■ Polecenie A
Przepisz rekordy od wiersza zawierającego „From the camera's” aż do końca rekordów, zmieniając nazwę „tan t-shirt” na „beige t-shirt” i nie zmieniając niczego innego.
※
1/3 firm nie podejmuje z tego powodu nowych zleceń, a to musi się odbić na skuteczności rozstrzygania przetargów, także tych publicznych. Co więcej, ponad 16 proc. przedsiębiorstw wstrzymuje nowe inwestycje, a to już długoterminowo niepokojący objaw.
59,7 proc. badanych wskazało, że w najbliższym czasie spodziewa się podwyżki. Tymczasem tylko 15 proc. pracodawców ma takie plany. Co jest przyczyną rozbieżności?
- Presja płacowa utrzymuje się na wysokich poziomach już od początku roku. Jednak możliwości pracodawców na podnoszenie płac nie są nieskończone. Musimy pamiętać, że średnie wynagrodzenia w sektorze przedsiębiorstw od 10 miesięcy rosną w dynamice zbliżonej do 7 proc. rok do roku, a wszystko to się dzieje w warunkach relatywnie niskiej inflacji, która nie przekracza 2 proc..
To oznacza, że firmy nie podnoszą cen, pomimo wzrostu kosztów pracy. To musi odbijać się na ich rentowności. Co więcej, nasze badania potwierdzają, że w drugiej połowie roku wiele budżetów kadrowych jest już na wyczerpaniu. Częściej podwyżki pojawiają się w pierwszym półroczu.
25 proc. z nas dorabia do podstawowej pensji. Przy czym osoby relatywnie mniej zarabiające dużo rzadziej uzupełniają swój portfel w ten sposób. Wraz z wysokością zarobków w górę idzie potrzeba posiadania dodatkowego źródła utrzymania. Skąd ta zależność?
※
■ Polecenie B
Jaki odsetek przedsiębiorstw wstrzymuje nowe inwestycje według tekstu o wynagrodzeniach?
※
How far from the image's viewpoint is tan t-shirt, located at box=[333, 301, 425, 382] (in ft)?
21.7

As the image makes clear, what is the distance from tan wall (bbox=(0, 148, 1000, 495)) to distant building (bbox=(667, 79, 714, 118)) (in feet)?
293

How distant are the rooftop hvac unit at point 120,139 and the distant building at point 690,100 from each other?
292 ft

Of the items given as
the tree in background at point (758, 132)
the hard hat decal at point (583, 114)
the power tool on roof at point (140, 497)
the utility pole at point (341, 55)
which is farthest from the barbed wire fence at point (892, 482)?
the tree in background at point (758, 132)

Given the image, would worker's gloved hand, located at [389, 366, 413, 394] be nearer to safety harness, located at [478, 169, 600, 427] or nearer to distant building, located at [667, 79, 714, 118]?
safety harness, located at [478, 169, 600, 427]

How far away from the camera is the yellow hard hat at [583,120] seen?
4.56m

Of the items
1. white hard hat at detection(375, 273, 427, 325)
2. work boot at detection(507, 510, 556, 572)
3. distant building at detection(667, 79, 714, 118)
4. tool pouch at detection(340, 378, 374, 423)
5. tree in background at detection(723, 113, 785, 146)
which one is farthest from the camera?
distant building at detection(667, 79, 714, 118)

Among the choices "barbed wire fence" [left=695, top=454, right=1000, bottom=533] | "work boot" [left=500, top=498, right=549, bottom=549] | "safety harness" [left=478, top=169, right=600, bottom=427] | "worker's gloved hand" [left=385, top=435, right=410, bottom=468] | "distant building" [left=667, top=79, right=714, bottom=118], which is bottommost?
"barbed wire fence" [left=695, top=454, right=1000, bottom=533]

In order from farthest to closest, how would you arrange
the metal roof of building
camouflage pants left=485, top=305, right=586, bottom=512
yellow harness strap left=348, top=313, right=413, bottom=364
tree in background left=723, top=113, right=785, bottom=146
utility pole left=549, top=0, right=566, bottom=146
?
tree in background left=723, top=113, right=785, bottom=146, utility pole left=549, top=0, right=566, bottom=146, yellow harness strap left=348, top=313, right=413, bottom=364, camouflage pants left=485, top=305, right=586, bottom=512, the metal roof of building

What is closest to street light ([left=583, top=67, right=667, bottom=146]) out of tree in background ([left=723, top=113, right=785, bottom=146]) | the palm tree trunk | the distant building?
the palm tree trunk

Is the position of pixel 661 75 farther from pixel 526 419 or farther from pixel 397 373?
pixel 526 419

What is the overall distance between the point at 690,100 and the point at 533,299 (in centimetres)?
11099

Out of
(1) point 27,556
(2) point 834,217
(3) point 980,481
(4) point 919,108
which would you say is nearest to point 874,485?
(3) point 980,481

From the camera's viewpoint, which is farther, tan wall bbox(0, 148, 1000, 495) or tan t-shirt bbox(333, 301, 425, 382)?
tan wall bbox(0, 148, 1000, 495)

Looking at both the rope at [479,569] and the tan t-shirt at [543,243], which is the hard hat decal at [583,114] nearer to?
※
■ Poprawna odpowiedź A
From the camera's viewpoint, which is farther, tan wall bbox(0, 148, 1000, 495) or beige t-shirt bbox(333, 301, 425, 382)?
tan wall bbox(0, 148, 1000, 495)

Looking at both the rope at [479,569] and the beige t-shirt at [543,243], which is the hard hat decal at [583,114] nearer to?

■ Poprawna odpowiedź B
Ponad 16 proc. przedsiębiorstw.